What is the response of Minister of Basic Education Angie Motshekga when local community organisations are equated to Nazis, and a free pass is given to the Ariel Sharons of this world?

People arrive at an understanding of themselves and the world through narratives—narratives told by schoolteachers, broadcasters, “authorities,” and all the other authors of our common sense.

Counter-narratives are, in turn, the means by which groups contest that dominant reality, for instance how the inclusion of the clause “that South Africa belongs to all who live in it, black and white”, in the Freedom Chapter, complicates expropriation without compensation to this day. How can land be expropriated without compensation from its rightful owners?

This is possible because Beata Lipman hand-wrote the original Charter, while blacks whose land was stolen stood-by without taking control of the narrative that they can claim full ownership of.

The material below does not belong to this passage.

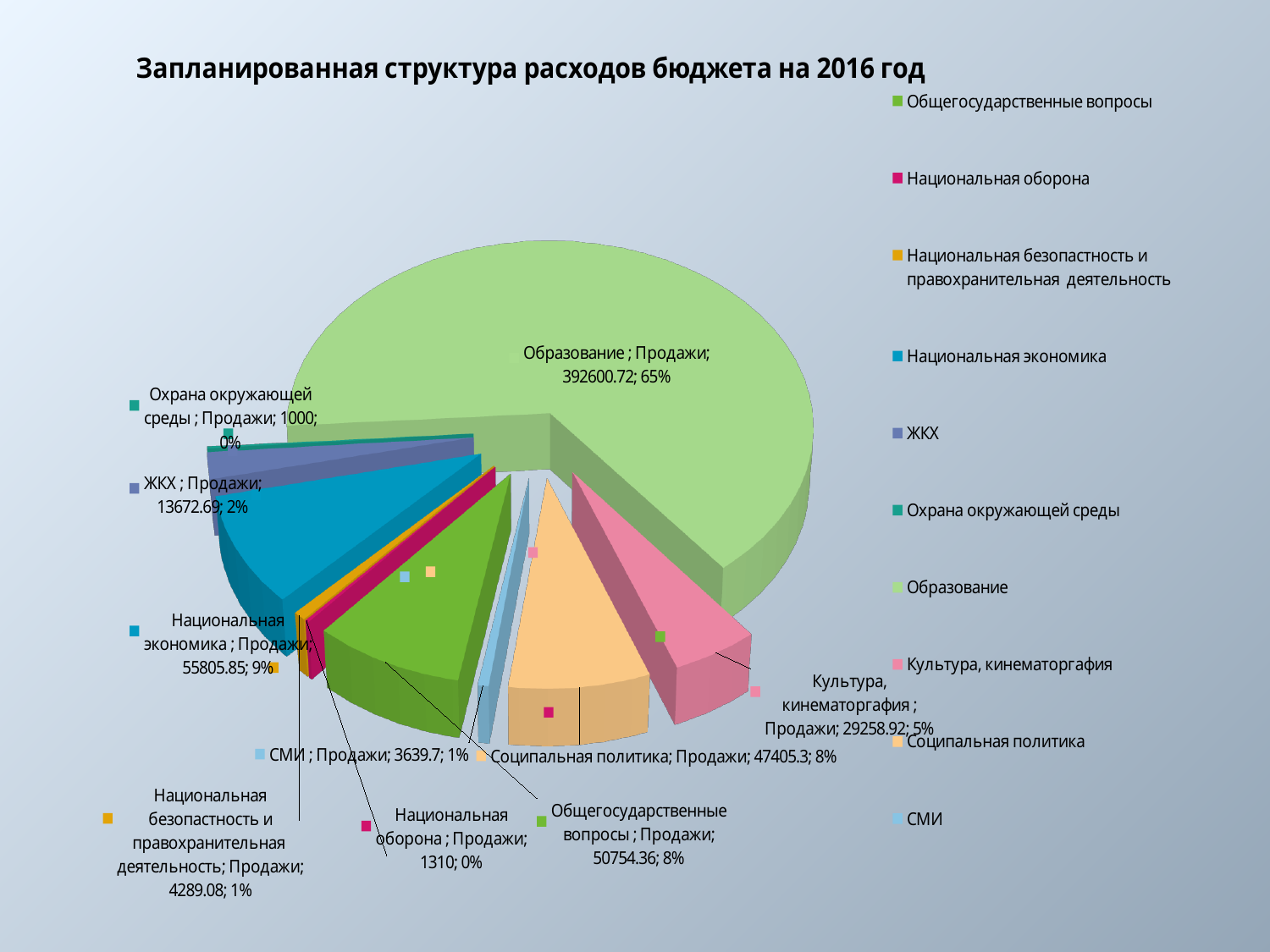
What is the title of the chart? Запланированная структура расходов бюджета на 2016 год What is the value shown for Образование? 392600.72 What is the value shown for Национальная экономика? 55805.85 What share of the pie does Соципальная политика represent? 8% Which is larger, the value for Национальная экономика or the value for Соципальная политика? Национальная экономика What is the difference between the values for Общегосударственные вопросы and Соципальная политика? 3349.06 What type of chart is shown on the slide? Pie chart How many categories does the legend list? 10 Which category has the largest slice of the pie? Образование What is the value shown for Культура, кинематоргафия? 29258.92 What share of the pie does Образование represent? 65% Which category has the smallest value in the chart? Охрана окружающей среды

Counter-narratives to set the record straight on issues that matters the most to poor black communities are not only coerced, but hidden in a new South Africa that is constructed on freedom of expression, conscience, thought, belief and opinion.

If operation Dudula breaks the law and is illegal, they must be held accountable according to the full extent of the law. But the Durban Holocaust and Genocide Centre’s narrative that associates the Dudula movement to genocide is a poor guide to the school pupils, and to the community’s understanding of atrocities caused by other humans.

It is grossly insensitive that the same children from the townships that are most affected by the negative impact of open borders and the mismanagement of immigration, have their plight intensified with an association with an imaginary genocide.

Sitshange is an independent consultant.